*** Material for this exercise ***

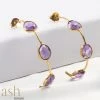 Ash Designs Hera Amethyst Half Hoop Earrings All Of It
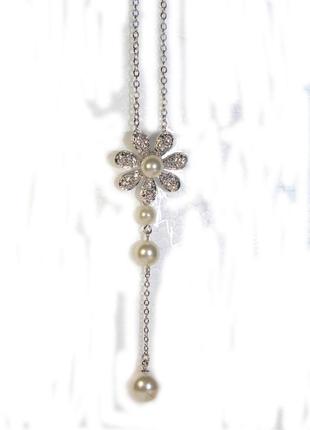 Цепочка с кулоном цветок с жемчужной подвеской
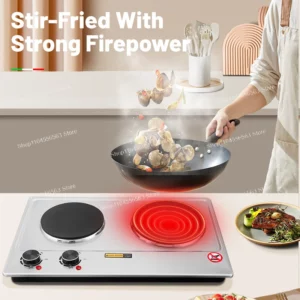 2000W Double Burner Electric Stove, Built-in Commercial Induction Cooker, Fast Heating Dual Hot Plate for Stir-Fry, Home Use - Image 6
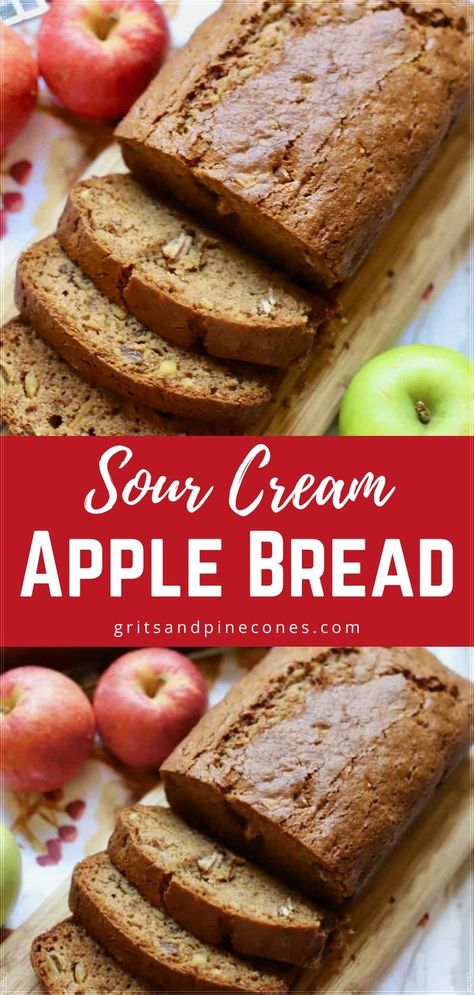 Sour Cream Apple Cake, Cream Bread Recipe, Easy Quick Bread, Apple Bread Recipe, Apple Cinnamon Bread, Apple Fritter Bread, Sour Cream Recipes, Roasted Pecans, Breakfast Choices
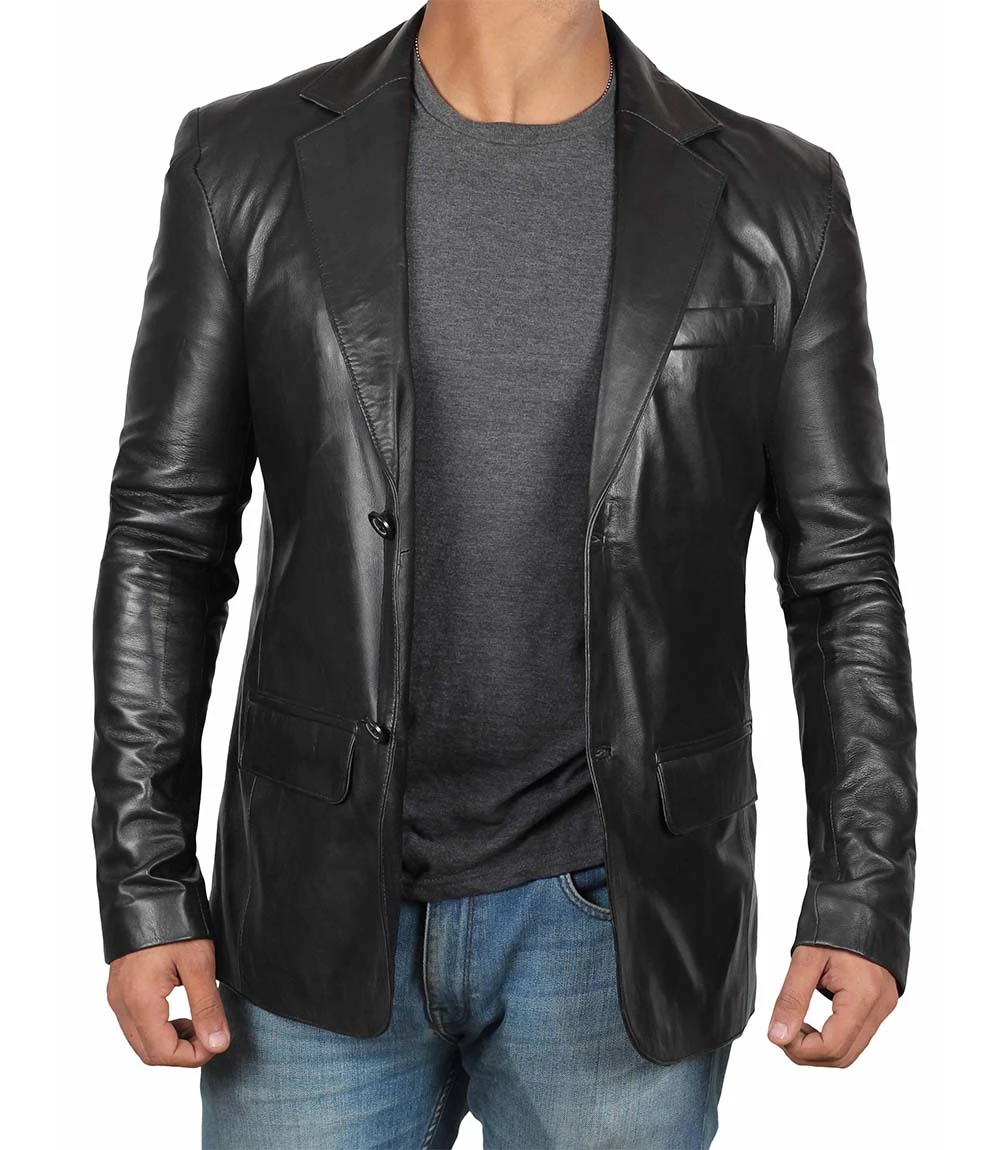 Men's Black Leather Blazer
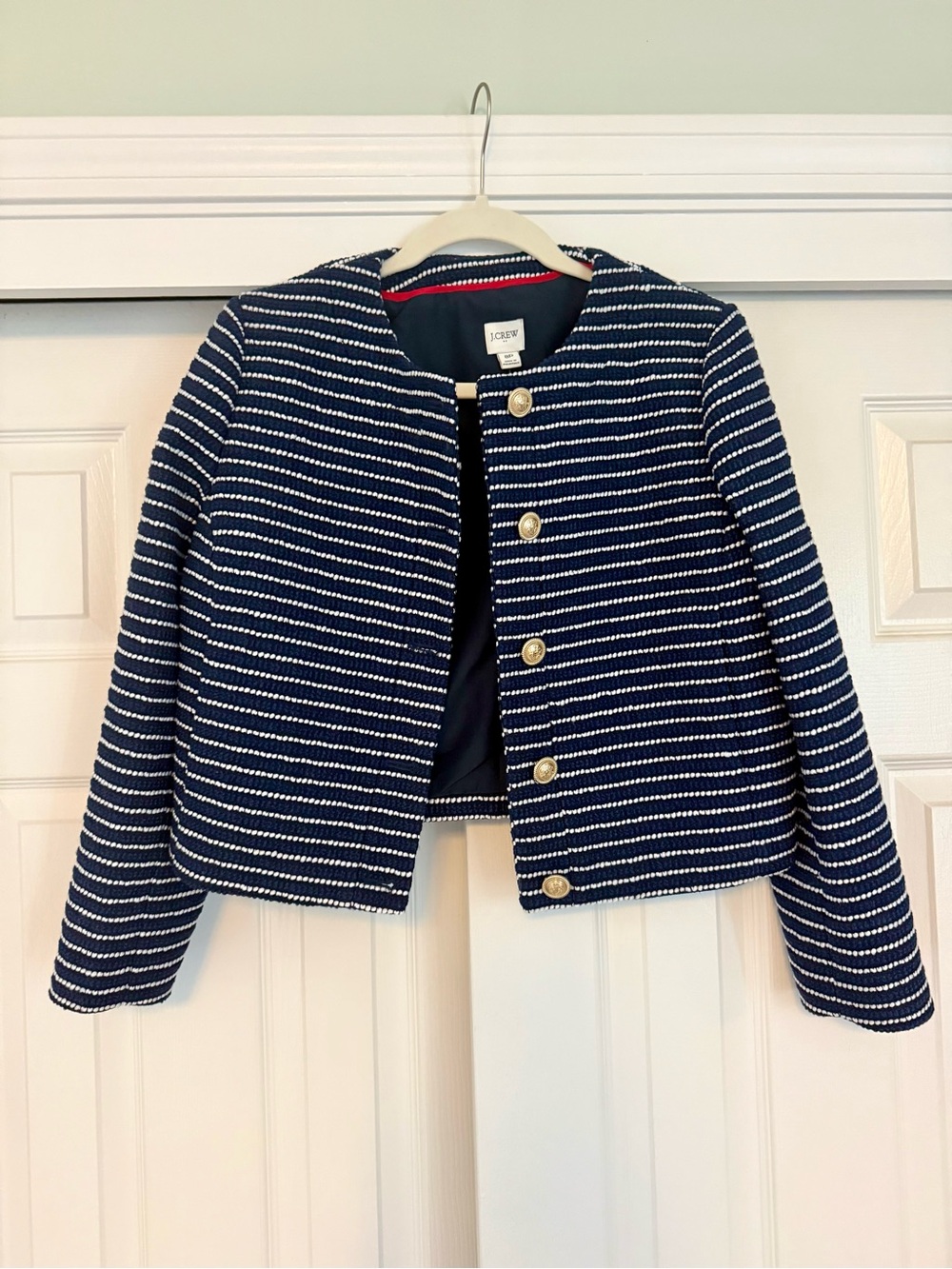 J. Crew Navy Striped Cropped Jacket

*** End of Material for this exercise ***

What you will do: Turn the items above into a Markdown table with the columns "Row" and "Caption," one row per line with blank lines skipped. Leave the pictures out.

Response to this exercise:
| Row | Caption |
|---|---|
| 1 |  Ash Designs Hera Amethyst Half Hoop Earrings All Of It |
| 2 |  Цепочка с кулоном цветок с жемчужной подвеской |
| 3 |  2000W Double Burner Electric Stove, Built-in Commercial Induction Cooker, Fast Heating Dual Hot Plate for Stir-Fry, Home Use - Image 6 |
| 4 |  Sour Cream Apple Cake, Cream Bread Recipe, Easy Quick Bread, Apple Bread Recipe, Apple Cinnamon Bread, Apple Fritter Bread, Sour Cream Recipes, Roasted Pecans, Breakfast Choices |
| 5 |  Men's Black Leather Blazer |
| 6 |  J. Crew Navy Striped Cropped Jacket |